## Scene-based reasoning records
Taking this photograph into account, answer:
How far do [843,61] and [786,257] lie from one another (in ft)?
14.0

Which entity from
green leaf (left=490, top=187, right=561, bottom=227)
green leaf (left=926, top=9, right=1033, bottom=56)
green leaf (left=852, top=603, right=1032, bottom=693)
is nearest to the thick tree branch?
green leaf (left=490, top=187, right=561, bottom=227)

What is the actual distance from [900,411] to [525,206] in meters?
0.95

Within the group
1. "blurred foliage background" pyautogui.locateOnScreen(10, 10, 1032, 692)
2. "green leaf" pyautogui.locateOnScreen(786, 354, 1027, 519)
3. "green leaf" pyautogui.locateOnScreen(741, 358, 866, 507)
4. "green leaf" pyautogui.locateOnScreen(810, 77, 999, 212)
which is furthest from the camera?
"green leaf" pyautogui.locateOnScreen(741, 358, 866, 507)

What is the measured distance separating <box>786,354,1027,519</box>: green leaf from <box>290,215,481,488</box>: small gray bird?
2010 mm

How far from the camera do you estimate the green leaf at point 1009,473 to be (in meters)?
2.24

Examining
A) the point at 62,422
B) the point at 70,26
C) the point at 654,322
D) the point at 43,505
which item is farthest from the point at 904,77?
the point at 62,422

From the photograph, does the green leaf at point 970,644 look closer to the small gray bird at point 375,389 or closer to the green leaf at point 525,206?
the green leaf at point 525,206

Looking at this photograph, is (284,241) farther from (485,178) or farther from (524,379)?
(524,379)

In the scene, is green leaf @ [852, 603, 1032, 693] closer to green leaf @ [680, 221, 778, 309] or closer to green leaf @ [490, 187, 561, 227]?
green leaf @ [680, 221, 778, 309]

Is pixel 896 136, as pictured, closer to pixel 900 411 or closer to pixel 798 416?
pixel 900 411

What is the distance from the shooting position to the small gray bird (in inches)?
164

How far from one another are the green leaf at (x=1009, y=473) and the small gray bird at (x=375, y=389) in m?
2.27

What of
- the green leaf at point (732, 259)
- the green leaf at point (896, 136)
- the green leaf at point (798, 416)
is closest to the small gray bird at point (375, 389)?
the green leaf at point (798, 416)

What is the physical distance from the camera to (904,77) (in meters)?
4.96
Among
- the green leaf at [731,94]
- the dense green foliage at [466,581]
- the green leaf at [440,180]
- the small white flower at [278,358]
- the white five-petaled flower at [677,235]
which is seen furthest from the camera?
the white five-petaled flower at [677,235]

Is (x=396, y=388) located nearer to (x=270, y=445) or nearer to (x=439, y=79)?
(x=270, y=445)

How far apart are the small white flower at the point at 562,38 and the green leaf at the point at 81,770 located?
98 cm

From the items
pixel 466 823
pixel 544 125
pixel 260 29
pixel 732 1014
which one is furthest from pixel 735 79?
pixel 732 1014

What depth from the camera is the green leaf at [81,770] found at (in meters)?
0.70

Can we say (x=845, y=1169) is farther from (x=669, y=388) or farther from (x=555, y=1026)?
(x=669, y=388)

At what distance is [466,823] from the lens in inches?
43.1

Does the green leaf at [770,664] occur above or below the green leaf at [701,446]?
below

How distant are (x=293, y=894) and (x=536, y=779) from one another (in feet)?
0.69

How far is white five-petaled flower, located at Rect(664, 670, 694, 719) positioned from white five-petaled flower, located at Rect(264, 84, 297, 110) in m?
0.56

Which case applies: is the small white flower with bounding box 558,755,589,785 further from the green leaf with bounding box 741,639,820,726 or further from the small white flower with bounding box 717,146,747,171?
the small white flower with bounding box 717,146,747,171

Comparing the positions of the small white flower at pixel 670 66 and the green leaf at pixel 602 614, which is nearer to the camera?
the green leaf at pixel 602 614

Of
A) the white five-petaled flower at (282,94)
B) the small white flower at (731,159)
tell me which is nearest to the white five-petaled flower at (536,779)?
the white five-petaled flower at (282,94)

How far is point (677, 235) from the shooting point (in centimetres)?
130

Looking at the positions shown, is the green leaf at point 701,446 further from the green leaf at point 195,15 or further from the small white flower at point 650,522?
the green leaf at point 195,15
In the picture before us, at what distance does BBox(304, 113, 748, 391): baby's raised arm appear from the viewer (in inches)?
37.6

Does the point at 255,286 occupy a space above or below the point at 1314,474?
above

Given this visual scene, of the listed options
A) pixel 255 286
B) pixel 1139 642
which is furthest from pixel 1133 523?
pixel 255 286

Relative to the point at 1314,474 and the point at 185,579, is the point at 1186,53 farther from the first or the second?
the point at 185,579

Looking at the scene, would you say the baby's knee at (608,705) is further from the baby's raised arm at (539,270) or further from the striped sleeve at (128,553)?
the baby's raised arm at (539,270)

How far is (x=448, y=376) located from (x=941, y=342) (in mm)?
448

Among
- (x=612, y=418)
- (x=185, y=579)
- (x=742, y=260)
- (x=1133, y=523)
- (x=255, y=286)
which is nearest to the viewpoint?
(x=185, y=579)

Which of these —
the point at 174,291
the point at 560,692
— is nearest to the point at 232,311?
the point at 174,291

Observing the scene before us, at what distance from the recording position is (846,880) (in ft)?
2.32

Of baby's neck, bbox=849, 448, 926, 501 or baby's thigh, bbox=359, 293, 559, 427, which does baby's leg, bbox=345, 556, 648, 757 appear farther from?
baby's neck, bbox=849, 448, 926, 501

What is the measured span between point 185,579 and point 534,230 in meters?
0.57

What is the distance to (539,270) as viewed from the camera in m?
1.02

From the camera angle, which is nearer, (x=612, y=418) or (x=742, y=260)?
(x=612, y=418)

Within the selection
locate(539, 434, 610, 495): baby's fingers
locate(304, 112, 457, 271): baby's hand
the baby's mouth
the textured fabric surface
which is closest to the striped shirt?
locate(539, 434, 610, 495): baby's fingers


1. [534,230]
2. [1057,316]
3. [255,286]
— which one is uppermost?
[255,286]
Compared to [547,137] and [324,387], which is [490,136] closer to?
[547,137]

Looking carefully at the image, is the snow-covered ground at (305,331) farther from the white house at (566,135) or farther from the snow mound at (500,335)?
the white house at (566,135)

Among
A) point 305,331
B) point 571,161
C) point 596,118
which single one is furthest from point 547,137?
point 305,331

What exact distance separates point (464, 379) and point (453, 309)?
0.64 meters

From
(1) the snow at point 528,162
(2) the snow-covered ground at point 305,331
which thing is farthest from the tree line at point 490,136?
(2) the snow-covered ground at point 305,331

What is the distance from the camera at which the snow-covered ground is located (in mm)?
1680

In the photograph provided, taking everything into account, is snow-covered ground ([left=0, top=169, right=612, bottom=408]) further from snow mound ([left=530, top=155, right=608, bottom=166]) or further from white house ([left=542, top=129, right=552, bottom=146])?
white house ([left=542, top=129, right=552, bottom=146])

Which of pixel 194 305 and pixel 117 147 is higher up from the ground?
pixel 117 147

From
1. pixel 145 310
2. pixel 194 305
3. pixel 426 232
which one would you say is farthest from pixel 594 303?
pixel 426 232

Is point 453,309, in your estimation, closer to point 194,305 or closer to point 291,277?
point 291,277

## WRITTEN TASK
Give the lines from the one containing "In the photograph" through the end of the entries again, exactly as written and with no other lines.

## ANSWER TO THIS TASK
In the photograph provided, taking everything into account, is snow-covered ground ([left=0, top=169, right=612, bottom=408]) further from snow mound ([left=530, top=155, right=608, bottom=166]) or further from white house ([left=542, top=129, right=552, bottom=146])?
white house ([left=542, top=129, right=552, bottom=146])

Which of pixel 194 305 and pixel 117 147 is higher up from the ground?
pixel 117 147

From
1. pixel 145 310
2. pixel 194 305
3. pixel 426 232
which one would you say is farthest from pixel 594 303?
pixel 426 232

Is point 453,309, in your estimation, closer to point 194,305 or closer to point 291,277?
point 291,277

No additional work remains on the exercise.